In [30]:
"""
compute_technical.py

Computes technical indicators from price_data and writes the results to a new PostgreSQL table.
"""

import pandas as pd
from sqlalchemy import create_engine, text
from sqlalchemy.orm import sessionmaker
from dotenv import load_dotenv
import os

# Load environment variables
load_dotenv()
DATABASE_URL = os.getenv("DATABASE_URL")

# Setup DB connection
engine = create_engine(DATABASE_URL)
Session = sessionmaker(bind=engine)
session = Session()

# Load price data
query = """
SELECT ticker, date, close, volume
FROM price_data
ORDER BY ticker, date ASC;
"""
df = pd.read_sql(query, engine, parse_dates=["date"])

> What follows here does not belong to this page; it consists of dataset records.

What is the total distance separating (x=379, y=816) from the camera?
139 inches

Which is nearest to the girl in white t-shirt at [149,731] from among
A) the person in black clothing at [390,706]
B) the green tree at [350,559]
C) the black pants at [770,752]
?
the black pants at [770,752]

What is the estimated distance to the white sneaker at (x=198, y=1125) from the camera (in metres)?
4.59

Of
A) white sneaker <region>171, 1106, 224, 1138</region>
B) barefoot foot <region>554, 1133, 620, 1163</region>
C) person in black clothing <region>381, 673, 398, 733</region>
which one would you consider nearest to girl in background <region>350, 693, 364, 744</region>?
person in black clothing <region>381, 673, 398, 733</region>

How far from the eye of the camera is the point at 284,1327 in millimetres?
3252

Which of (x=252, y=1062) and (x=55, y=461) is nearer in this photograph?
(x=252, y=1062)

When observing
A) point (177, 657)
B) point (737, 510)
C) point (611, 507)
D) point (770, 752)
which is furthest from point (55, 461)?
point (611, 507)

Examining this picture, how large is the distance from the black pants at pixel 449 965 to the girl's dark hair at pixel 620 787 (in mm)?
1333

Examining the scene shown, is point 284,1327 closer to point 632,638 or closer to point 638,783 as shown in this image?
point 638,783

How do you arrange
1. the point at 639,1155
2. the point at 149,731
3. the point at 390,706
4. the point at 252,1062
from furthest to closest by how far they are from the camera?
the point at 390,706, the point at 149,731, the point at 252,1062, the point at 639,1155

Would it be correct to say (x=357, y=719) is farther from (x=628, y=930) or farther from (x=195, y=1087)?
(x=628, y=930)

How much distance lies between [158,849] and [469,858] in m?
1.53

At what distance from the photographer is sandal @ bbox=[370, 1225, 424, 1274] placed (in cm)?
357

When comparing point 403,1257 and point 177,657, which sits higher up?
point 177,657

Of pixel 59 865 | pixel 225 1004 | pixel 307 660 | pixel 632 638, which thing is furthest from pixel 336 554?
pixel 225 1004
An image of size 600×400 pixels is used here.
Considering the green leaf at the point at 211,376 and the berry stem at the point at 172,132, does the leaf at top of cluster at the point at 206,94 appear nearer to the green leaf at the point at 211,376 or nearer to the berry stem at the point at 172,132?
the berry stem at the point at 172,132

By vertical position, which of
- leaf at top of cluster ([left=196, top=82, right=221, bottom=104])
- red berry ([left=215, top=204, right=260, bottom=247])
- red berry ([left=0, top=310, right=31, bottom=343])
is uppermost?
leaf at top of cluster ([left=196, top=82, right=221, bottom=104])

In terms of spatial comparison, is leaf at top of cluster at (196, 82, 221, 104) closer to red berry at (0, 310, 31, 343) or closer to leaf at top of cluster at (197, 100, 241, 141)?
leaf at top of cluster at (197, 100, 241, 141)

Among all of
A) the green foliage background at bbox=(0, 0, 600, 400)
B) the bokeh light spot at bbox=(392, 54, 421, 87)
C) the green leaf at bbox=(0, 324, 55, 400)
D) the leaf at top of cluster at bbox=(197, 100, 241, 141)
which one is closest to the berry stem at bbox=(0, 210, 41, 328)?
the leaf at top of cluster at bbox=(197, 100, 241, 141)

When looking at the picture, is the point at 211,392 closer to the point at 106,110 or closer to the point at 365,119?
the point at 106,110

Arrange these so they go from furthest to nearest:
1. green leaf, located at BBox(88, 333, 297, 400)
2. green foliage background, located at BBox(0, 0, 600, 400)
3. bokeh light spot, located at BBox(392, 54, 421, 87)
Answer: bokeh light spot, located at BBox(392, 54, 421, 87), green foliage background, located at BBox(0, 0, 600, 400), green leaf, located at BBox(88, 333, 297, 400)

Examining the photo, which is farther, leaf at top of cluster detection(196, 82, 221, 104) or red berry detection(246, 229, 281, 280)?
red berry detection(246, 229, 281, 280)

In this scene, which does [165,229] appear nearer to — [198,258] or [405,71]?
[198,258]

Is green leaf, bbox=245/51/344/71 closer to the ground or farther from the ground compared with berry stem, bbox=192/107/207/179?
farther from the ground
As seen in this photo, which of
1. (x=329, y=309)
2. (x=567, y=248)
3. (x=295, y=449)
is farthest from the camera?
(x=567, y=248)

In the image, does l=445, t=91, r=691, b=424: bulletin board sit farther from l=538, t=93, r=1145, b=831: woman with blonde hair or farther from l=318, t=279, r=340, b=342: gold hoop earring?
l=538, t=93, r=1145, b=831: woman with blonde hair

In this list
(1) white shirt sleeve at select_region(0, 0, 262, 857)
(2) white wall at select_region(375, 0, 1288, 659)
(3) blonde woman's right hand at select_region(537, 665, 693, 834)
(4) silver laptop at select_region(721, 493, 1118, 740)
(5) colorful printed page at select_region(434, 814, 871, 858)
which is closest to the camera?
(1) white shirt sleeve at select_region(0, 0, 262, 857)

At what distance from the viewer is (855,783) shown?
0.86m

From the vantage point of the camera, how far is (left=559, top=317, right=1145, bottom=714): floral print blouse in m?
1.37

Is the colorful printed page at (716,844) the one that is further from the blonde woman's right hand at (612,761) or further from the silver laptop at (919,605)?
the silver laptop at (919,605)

# Compute technical indicators per ticker
def compute_indicators(group):
    group = group.sort_values("date").copy()
    group["return_1d"] = group["close"].pct_change()
    group["sma_5"] = group["close"].rolling(window=5).mean()
    group["sma_20"] = group["close"].rolling(window=20).mean()
    group["ema_10"] = group["close"].ewm(span=10, adjust=False).mean()
    group["rsi_14"] = compute_rsi(group["close"], 14)
    group["macd"] = group["close"].ewm(span=12, adjust=False).mean() - group["close"].ewm(span=26, adjust=False).mean()
    return group

# RSI function
def compute_rsi(series, period=14):
    delta = series.diff()
    gain = delta.where(delta > 0, 0).rolling(window=period).mean()
    loss = -delta.where(delta < 0, 0).rolling(window=period).mean()
    rs = gain / loss
    return 100 - (100 / (1 + rs))

# Clean and apply without warning or dropping 'ticker'
features_df = (
    df.groupby("ticker", group_keys=False)
    .apply(compute_indicators)
    .reset_index(drop=True)
)

# Drop duplicates before inserting
unique_keys = features_df[['ticker', 'date']].drop_duplicates()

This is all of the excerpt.